Creepshow goes full on post-apocalyptic with “Meter Reader,” which showcases a grim, post-Revelations world where demons have possessed the living, and where the exhausted, decimated Church have recruited “Meter Readers” – wasteland-roving door-to-door exorcists who haven’t been ordained and use renegade, anything-goes methods to exorcise demons from households. Most people simply behead their loved ones rather than waiting around for Meter Readers to come around, and every morning huge waste collection trucks drive by, telling anyone still living in the neighborhoods to throw away the decapitated heads of their loved ones ASAP. A Meter Reader (played by Jonathan Schaech) shows up at a house where a demon-possessed mother has tied up her daughter, hoping to lure in a man of the cloth (even though he really isn’t) to possess, and sure enough his exorcism goes sideways, and he brings his demon-possessed self home to his family living in lockdown. He destroys his family, leaving everyone dead, except his teenage daughter, who manages to best him and decapitate him, and she takes up his mantle as a Meter Reader, putting on the wastelander garb and using her dad’s motorcycle to carry on his grueling work.

 

This might’ve been the best episode of the third season of Creepshow, and it casts a chilling, uncomfortable shadow in its roughly 20 minute run time. There’s never quite been a post-apocalyptic movie or show in the same vein, and it really dug its heels into its premise and setting, and I commend director Joe Lynch for crafting something vivid in such a short amount of time.

 

Episode five has one of the season’s best and strongest segments: “Time Out,” which is about a young man who inherits an armoire with a remarkable secret contained within – it can freeze time while you’re inside of it. Vowing to himself that he will succeed as a lawyer in life as well as raise a family, the guy uses the closet every day to get all his work done to succeed in life, but after years of using it, it begins to take a severe toll on his body. He ages exponentially, and so he vows to stop using it, which ends up having an effect on his family and home life, leading to a fatal decision he makes that will have catastrophic consequences for his family.

 

The second half of the episode features the animated segment “The Things in Oakwood’s Past” about a town that had an event a hundred years ago where every citizen in the town vanished one day.
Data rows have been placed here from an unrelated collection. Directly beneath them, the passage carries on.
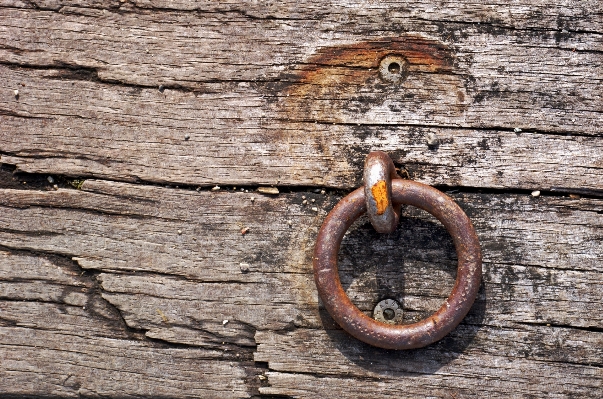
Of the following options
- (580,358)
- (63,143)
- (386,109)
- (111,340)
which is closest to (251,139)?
(386,109)

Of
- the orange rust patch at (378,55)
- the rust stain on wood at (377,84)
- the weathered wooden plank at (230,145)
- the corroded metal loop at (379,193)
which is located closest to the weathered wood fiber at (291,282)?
the weathered wooden plank at (230,145)

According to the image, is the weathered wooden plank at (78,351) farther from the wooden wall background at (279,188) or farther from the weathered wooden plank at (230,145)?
the weathered wooden plank at (230,145)

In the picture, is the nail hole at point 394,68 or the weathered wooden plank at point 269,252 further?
the nail hole at point 394,68

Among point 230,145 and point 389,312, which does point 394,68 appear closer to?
point 230,145

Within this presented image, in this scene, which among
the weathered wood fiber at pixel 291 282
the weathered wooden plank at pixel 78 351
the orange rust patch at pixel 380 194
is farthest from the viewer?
the weathered wooden plank at pixel 78 351

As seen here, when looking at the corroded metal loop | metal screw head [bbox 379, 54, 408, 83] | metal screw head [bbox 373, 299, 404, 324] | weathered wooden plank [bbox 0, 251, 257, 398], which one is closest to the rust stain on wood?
metal screw head [bbox 379, 54, 408, 83]

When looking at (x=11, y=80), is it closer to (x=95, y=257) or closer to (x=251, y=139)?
(x=95, y=257)

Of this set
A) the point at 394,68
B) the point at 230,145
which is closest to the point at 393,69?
the point at 394,68
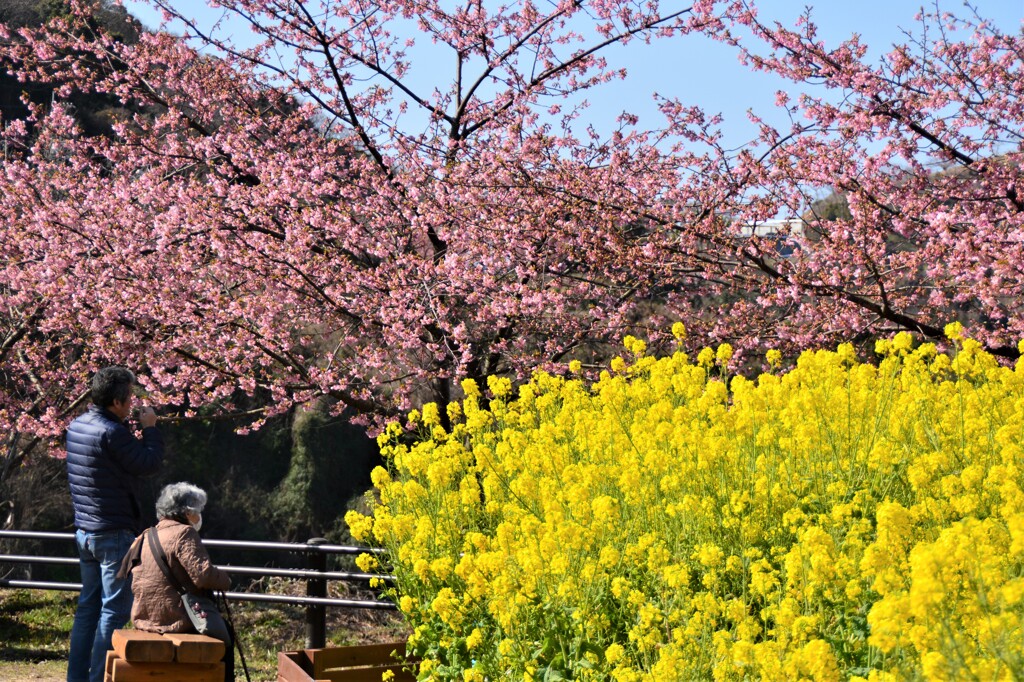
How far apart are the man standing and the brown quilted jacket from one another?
0.56m

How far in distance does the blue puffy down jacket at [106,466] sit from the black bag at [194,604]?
64 centimetres

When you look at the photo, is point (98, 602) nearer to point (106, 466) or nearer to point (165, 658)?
point (106, 466)

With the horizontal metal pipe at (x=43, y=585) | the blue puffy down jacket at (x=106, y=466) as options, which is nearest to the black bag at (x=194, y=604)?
the blue puffy down jacket at (x=106, y=466)

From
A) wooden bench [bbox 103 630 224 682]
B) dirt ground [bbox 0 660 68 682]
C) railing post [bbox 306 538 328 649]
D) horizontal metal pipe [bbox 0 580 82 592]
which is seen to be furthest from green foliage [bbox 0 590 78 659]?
wooden bench [bbox 103 630 224 682]

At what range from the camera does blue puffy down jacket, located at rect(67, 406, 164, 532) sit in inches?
247

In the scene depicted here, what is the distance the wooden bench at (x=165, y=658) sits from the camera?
541cm

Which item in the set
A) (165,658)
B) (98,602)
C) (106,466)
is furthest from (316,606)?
(165,658)

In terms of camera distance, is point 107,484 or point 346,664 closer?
point 346,664

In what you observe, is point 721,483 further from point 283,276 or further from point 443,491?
point 283,276

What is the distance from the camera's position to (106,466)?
20.6 ft

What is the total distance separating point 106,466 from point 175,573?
0.93 m

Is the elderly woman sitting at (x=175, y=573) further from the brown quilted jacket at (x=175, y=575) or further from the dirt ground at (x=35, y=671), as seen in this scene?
the dirt ground at (x=35, y=671)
In the present day, a woman finds a mysterious time capsule with strange writing on it, and when she realizes what the box contains, it’s too late to stop it from opening (with the entire town there to witness it), which proves to be the town’s next undoing.

 

The final episode has the segment “Drug Traffic,” a wild and weird one about a border patrol agent (played by Michael Rooker) who encounters the most bizarre and deadly immigrant he’s ever faced … a young Malaysian woman having an adverse reaction to some drugs she took, and her mother. The young woman becomes a floating head with a taste for blood, leading to some outrageous and graphic kills where her disembodied head floats around, looking for victims, and the border patrol agent is frantic as he tries to grapple just what the heck is going on!

 

The final segment is “A Dead Girl Named Sue,” which is set adjacent to the events of George Romero’s original Night of the Living Dead. Focusing on a guy in a jail cell, it concerns the zombie outbreak that has the country in an uproar, and he’s confronted by some townspeople for some wrongs they believe he’s committed, and when they unleash an undead child on him for the sins they believe he’s guilty of, it will be a night to dismember!

 

 

RLJE’s new release of Creepshow Season 3 comes with over an hour of bonus content, including tons of interviews, behind the scenes footage, a comic book booklet, and more.